** BEGIN Task inputs **
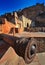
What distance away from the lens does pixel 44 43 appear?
4.93m

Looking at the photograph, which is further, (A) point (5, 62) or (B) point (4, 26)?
(B) point (4, 26)

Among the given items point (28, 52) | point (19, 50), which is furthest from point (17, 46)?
point (28, 52)

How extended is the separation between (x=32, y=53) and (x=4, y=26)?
8.07 feet

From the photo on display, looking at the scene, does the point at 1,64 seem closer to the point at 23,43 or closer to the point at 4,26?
the point at 23,43

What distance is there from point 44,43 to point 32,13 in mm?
23114

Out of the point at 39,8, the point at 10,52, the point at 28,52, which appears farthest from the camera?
the point at 39,8

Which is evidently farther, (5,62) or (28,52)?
(28,52)

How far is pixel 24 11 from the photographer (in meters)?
28.1

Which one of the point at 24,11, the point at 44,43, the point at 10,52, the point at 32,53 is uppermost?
the point at 24,11

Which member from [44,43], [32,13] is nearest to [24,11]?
[32,13]

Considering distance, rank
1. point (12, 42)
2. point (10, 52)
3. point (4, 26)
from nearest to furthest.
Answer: point (10, 52) → point (12, 42) → point (4, 26)

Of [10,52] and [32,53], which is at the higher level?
[10,52]

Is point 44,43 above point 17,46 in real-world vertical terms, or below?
below

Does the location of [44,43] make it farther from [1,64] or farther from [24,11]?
[24,11]
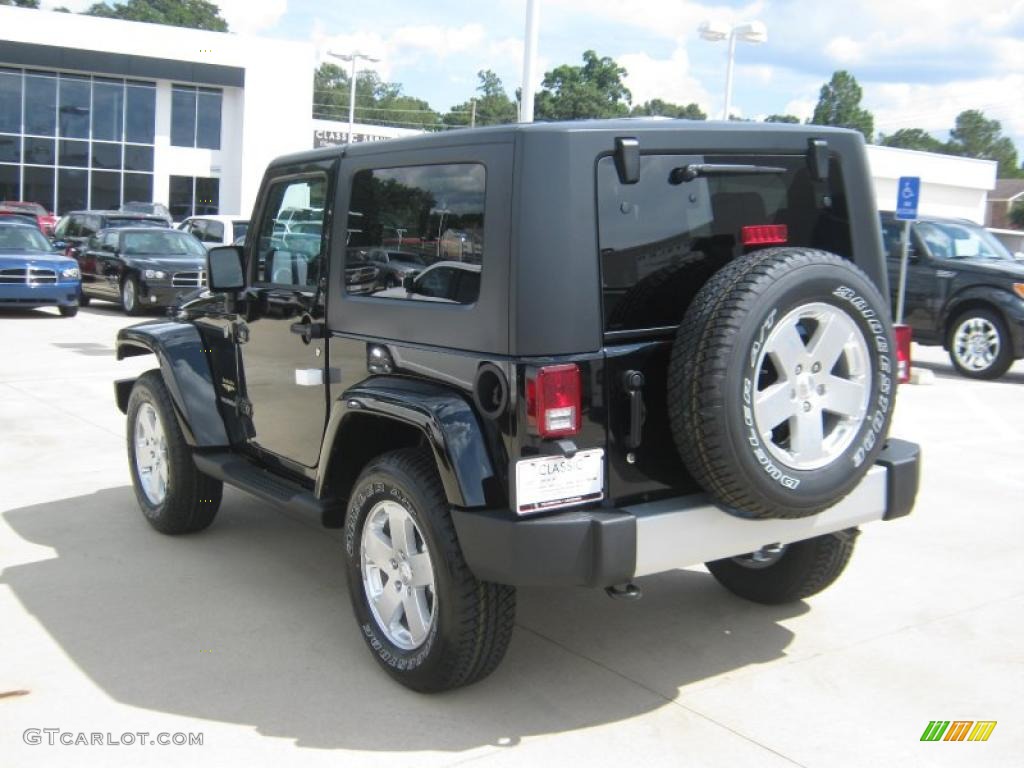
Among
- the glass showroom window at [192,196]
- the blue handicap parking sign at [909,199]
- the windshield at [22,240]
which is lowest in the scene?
the windshield at [22,240]

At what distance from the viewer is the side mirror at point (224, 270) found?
195 inches

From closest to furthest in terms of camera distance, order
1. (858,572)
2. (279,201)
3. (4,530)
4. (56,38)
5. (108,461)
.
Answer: (279,201), (858,572), (4,530), (108,461), (56,38)

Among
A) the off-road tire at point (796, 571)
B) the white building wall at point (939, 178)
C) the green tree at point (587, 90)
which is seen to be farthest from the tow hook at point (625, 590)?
the white building wall at point (939, 178)

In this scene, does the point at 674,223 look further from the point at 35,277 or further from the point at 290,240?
the point at 35,277

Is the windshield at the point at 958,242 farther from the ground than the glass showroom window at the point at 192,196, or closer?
closer

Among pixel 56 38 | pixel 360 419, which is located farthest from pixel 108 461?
pixel 56 38

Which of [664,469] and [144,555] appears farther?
[144,555]

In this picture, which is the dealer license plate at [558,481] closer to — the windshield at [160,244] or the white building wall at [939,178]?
the windshield at [160,244]

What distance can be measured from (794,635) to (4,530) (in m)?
4.09

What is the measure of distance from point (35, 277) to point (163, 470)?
1224 cm

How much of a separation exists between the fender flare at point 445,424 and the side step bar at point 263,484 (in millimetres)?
648

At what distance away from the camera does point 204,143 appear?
143ft

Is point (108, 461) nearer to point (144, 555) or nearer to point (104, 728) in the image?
point (144, 555)

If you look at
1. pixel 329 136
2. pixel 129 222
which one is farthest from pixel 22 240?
pixel 329 136
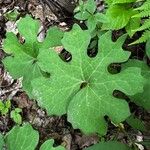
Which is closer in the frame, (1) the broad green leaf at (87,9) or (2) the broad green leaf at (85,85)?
(2) the broad green leaf at (85,85)

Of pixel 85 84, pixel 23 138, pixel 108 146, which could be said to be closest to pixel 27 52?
pixel 85 84

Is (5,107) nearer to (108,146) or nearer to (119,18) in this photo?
(108,146)

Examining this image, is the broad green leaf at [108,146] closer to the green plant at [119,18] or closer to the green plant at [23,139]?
the green plant at [23,139]

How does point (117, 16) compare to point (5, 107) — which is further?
point (5, 107)

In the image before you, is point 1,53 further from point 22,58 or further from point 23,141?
point 23,141

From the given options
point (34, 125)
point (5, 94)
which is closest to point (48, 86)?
point (34, 125)

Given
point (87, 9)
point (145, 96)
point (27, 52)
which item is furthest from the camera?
point (87, 9)

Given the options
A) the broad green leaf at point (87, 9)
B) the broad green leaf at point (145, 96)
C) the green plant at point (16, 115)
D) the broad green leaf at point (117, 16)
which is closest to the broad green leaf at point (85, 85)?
the broad green leaf at point (145, 96)
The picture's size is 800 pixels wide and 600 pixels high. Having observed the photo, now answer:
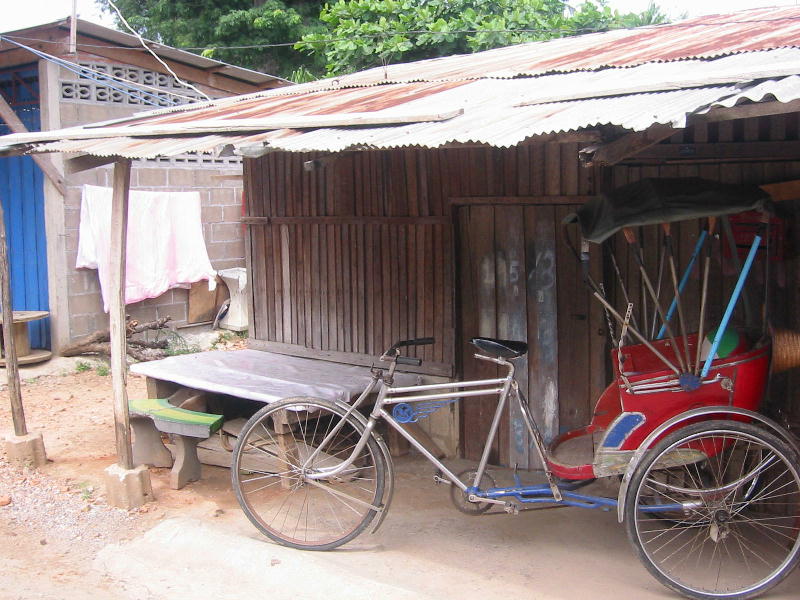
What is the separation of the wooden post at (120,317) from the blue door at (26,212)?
203 inches

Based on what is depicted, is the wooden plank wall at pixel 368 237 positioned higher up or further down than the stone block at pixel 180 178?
further down

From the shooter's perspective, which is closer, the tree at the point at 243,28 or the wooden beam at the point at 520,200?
the wooden beam at the point at 520,200

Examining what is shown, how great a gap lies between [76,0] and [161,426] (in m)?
5.81

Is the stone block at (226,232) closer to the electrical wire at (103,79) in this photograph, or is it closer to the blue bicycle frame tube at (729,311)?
the electrical wire at (103,79)

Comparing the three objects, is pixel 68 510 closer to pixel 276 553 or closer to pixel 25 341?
pixel 276 553

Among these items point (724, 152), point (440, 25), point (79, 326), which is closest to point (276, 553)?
point (724, 152)

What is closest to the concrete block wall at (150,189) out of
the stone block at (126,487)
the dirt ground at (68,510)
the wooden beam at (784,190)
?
the dirt ground at (68,510)

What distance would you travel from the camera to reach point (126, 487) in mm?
5996

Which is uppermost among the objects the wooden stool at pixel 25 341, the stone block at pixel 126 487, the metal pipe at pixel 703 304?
the metal pipe at pixel 703 304

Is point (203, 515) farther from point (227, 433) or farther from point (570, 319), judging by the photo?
point (570, 319)

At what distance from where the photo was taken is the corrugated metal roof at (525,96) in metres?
3.91

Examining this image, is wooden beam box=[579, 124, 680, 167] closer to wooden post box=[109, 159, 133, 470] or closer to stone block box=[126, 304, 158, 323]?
wooden post box=[109, 159, 133, 470]

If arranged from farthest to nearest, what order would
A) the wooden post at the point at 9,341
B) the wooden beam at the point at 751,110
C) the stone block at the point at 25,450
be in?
the stone block at the point at 25,450 → the wooden post at the point at 9,341 → the wooden beam at the point at 751,110

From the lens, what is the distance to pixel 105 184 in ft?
36.1
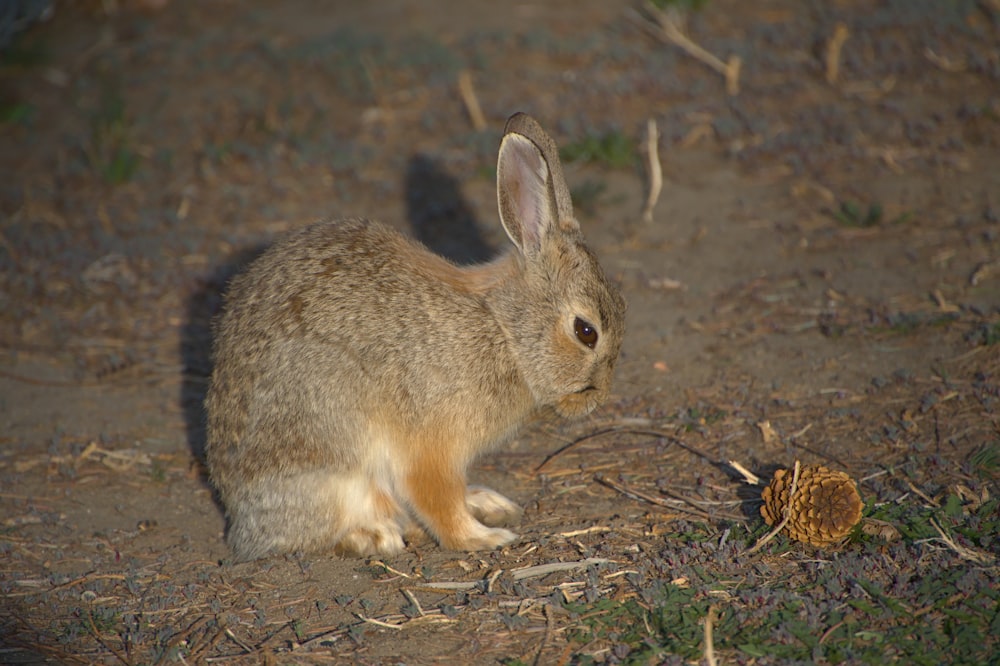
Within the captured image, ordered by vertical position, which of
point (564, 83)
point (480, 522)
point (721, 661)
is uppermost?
point (564, 83)

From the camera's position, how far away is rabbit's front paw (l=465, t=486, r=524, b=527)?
510 centimetres

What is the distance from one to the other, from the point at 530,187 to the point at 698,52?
16.9ft

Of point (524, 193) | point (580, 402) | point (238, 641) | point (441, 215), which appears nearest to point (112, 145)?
point (441, 215)

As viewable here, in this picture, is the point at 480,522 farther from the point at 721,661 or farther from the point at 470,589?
the point at 721,661

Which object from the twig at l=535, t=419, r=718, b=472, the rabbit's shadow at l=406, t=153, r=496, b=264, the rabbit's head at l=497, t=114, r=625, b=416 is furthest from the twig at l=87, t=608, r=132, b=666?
the rabbit's shadow at l=406, t=153, r=496, b=264

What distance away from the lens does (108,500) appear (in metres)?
5.54

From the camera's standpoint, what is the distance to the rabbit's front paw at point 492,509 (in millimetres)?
5098

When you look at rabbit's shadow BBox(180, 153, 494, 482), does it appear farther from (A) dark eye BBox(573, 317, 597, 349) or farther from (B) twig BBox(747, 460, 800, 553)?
→ (B) twig BBox(747, 460, 800, 553)

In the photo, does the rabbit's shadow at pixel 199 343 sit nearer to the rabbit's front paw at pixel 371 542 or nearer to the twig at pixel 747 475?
the rabbit's front paw at pixel 371 542

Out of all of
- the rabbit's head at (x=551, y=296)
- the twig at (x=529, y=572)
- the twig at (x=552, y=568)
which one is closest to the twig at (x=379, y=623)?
the twig at (x=529, y=572)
** END Task inputs **
Aim:
From start to finish, output the listing exactly, but omit its pictures.

Exercise solution:
What distance away from the lens does pixel 44 43 appear?
4.93m

Looking at the photograph, which is further, (A) point (5, 62) or (B) point (4, 26)?
(B) point (4, 26)

Among the given items point (28, 52) | point (19, 50), which is furthest from point (17, 46)?
point (28, 52)

How extended is the separation between (x=32, y=53) and (x=4, y=26)?
8.07 feet

From the photo on display, looking at the scene, does the point at 1,64 seem closer to the point at 23,43 or closer to the point at 4,26?
the point at 23,43

What distance is there from point 44,43 to point 32,13 in mm?
23114

Out of the point at 39,8, the point at 10,52, the point at 28,52, which appears farthest from the camera?
the point at 39,8

Which is evidently farther, (5,62) or (28,52)?
(28,52)

How far is pixel 24 11 from the photographer (in meters)?
28.1

Which one of the point at 24,11, the point at 44,43, the point at 10,52, the point at 32,53 is uppermost?
the point at 24,11

Which member from [44,43], [32,13] is nearest to [24,11]?
[32,13]

Considering distance, rank
1. point (12, 42)
2. point (10, 52)
3. point (4, 26)
from nearest to furthest.
Answer: point (10, 52) → point (12, 42) → point (4, 26)

Of [10,52] and [32,53], which is at the higher level?
[10,52]

Is point 44,43 above point 17,46 in real-world vertical terms, or below?
below

Does the location of [44,43] make it farther from [1,64] or farther from [24,11]?
[24,11]
Among
- the glass showroom window at [192,196]
- the blue handicap parking sign at [909,199]
- the windshield at [22,240]
which is lowest in the scene?
the windshield at [22,240]

At what distance from the viewer is the side mirror at point (224, 270) found?
195 inches

From closest to furthest in terms of camera distance, order
1. (858,572)
2. (279,201)
3. (4,530)
4. (56,38)
5. (108,461)
.
Answer: (279,201), (858,572), (4,530), (108,461), (56,38)

Among
A) the off-road tire at point (796, 571)
B) the white building wall at point (939, 178)
C) the green tree at point (587, 90)
which is seen to be farthest from the tow hook at point (625, 590)?
the white building wall at point (939, 178)

In this scene, does the point at 674,223 look further from the point at 35,277 or further from the point at 290,240?
the point at 35,277

Is the windshield at the point at 958,242 farther from the ground than the glass showroom window at the point at 192,196, or closer?
closer

Among pixel 56 38 | pixel 360 419, which is located farthest from pixel 108 461?
pixel 56 38

Which of [664,469] and [144,555] appears farther?
[144,555]

In this picture, which is the dealer license plate at [558,481] closer to — the windshield at [160,244] or the white building wall at [939,178]?
the windshield at [160,244]

What distance can be measured from (794,635) to (4,530) (in m)?
4.09

What is the measure of distance from point (35, 277) to point (163, 470)?
1224 cm

How much of a separation exists between the fender flare at point 445,424 and the side step bar at point 263,484 (in millimetres)?
648

At what distance away from the camera does point 204,143 appear?
143ft

Is point (108, 461) nearer to point (144, 555) or nearer to point (104, 728) in the image?
point (144, 555)

If you look at
1. pixel 329 136
2. pixel 129 222
which one is farthest from pixel 22 240?
pixel 329 136
Which is closer in the frame, (1) the broad green leaf at (87,9) or (2) the broad green leaf at (85,85)?
(2) the broad green leaf at (85,85)

Of pixel 85 84, pixel 23 138, pixel 108 146, which could be said to be closest to pixel 27 52?
pixel 85 84

Is (5,107) nearer to (108,146) or nearer to (119,18) in this photo?
(108,146)

Examining this image, is the broad green leaf at [108,146] closer to the green plant at [119,18] or closer to the green plant at [23,139]?
the green plant at [23,139]

How does point (117, 16) compare to point (5, 107) — which is further?
point (5, 107)

In the image before you, is point 1,53 further from point 22,58 or further from point 23,141?
point 23,141

From the given options
point (34, 125)
point (5, 94)
which is closest to point (48, 86)?
point (34, 125)

Given
point (87, 9)
point (145, 96)
point (27, 52)
which item is furthest from the camera?
point (87, 9)

Given the options
A) the broad green leaf at point (87, 9)
B) the broad green leaf at point (145, 96)
C) the green plant at point (16, 115)
D) the broad green leaf at point (117, 16)
which is closest to the broad green leaf at point (85, 85)?
the broad green leaf at point (145, 96)
The picture's size is 800 pixels wide and 600 pixels high. Having observed the photo, now answer:
What is the separation of the wooden post at (120,317) from the blue door at (26,212)?
203 inches

Based on what is depicted, is the wooden plank wall at pixel 368 237 positioned higher up or further down than the stone block at pixel 180 178?
further down

From the shooter's perspective, which is closer, the tree at the point at 243,28 or the wooden beam at the point at 520,200?
the wooden beam at the point at 520,200

Examining what is shown, how great a gap lies between [76,0] and [161,426] (in m)?
5.81

Is the stone block at (226,232) closer to the electrical wire at (103,79) in this photograph, or is it closer to the blue bicycle frame tube at (729,311)?
the electrical wire at (103,79)

Comparing the three objects, is pixel 68 510 closer to pixel 276 553 or closer to pixel 25 341?
pixel 276 553

Among these items point (724, 152), point (440, 25), point (79, 326), which is closest to point (276, 553)?
point (724, 152)

What is closest to the concrete block wall at (150,189) out of
the stone block at (126,487)
the dirt ground at (68,510)
the wooden beam at (784,190)
?
the dirt ground at (68,510)

What distance would you travel from the camera to reach point (126, 487) in mm?
5996

Which is uppermost among the objects the wooden stool at pixel 25 341, the stone block at pixel 126 487, the metal pipe at pixel 703 304?
the metal pipe at pixel 703 304

Is point (203, 515) farther from point (227, 433) or farther from point (570, 319), judging by the photo?
point (570, 319)

At what distance from where the photo was taken is the corrugated metal roof at (525,96) in metres?
3.91

Examining this image, is wooden beam box=[579, 124, 680, 167] closer to wooden post box=[109, 159, 133, 470] or closer to stone block box=[126, 304, 158, 323]?
wooden post box=[109, 159, 133, 470]

If arranged from farthest to nearest, what order would
A) the wooden post at the point at 9,341
B) the wooden beam at the point at 751,110
C) the stone block at the point at 25,450
be in?
the stone block at the point at 25,450 → the wooden post at the point at 9,341 → the wooden beam at the point at 751,110

From the lens, what is the distance to pixel 105 184 in ft?
36.1
Within the captured image, ordered by vertical position, which of
point (564, 83)
point (480, 522)
point (721, 661)
is uppermost?
point (564, 83)

From the camera's position, how far away is rabbit's front paw (l=465, t=486, r=524, b=527)?
510 centimetres

What is the distance from one to the other, from the point at 530,187 to the point at 698,52?
16.9ft

Of point (524, 193) | point (580, 402) | point (238, 641) | point (441, 215), which appears nearest to point (112, 145)?
point (441, 215)

As viewable here, in this picture, is the point at 480,522 farther from the point at 721,661 or farther from the point at 470,589?
the point at 721,661

Which object from the twig at l=535, t=419, r=718, b=472, the rabbit's shadow at l=406, t=153, r=496, b=264, the rabbit's head at l=497, t=114, r=625, b=416 is furthest from the twig at l=87, t=608, r=132, b=666?
the rabbit's shadow at l=406, t=153, r=496, b=264

What distance away from the lens does (108,500) appear (in metres)?
5.54

From the camera's standpoint, what is the distance to the rabbit's front paw at point 492,509 (in millimetres)?
5098

When you look at rabbit's shadow BBox(180, 153, 494, 482), does it appear farther from (A) dark eye BBox(573, 317, 597, 349) or farther from (B) twig BBox(747, 460, 800, 553)?
→ (B) twig BBox(747, 460, 800, 553)

In the photo, does the rabbit's shadow at pixel 199 343 sit nearer to the rabbit's front paw at pixel 371 542 or nearer to the twig at pixel 747 475?
the rabbit's front paw at pixel 371 542

Out of all of
- the rabbit's head at (x=551, y=296)
- the twig at (x=529, y=572)
- the twig at (x=552, y=568)
which one is closest to the twig at (x=379, y=623)?
the twig at (x=529, y=572)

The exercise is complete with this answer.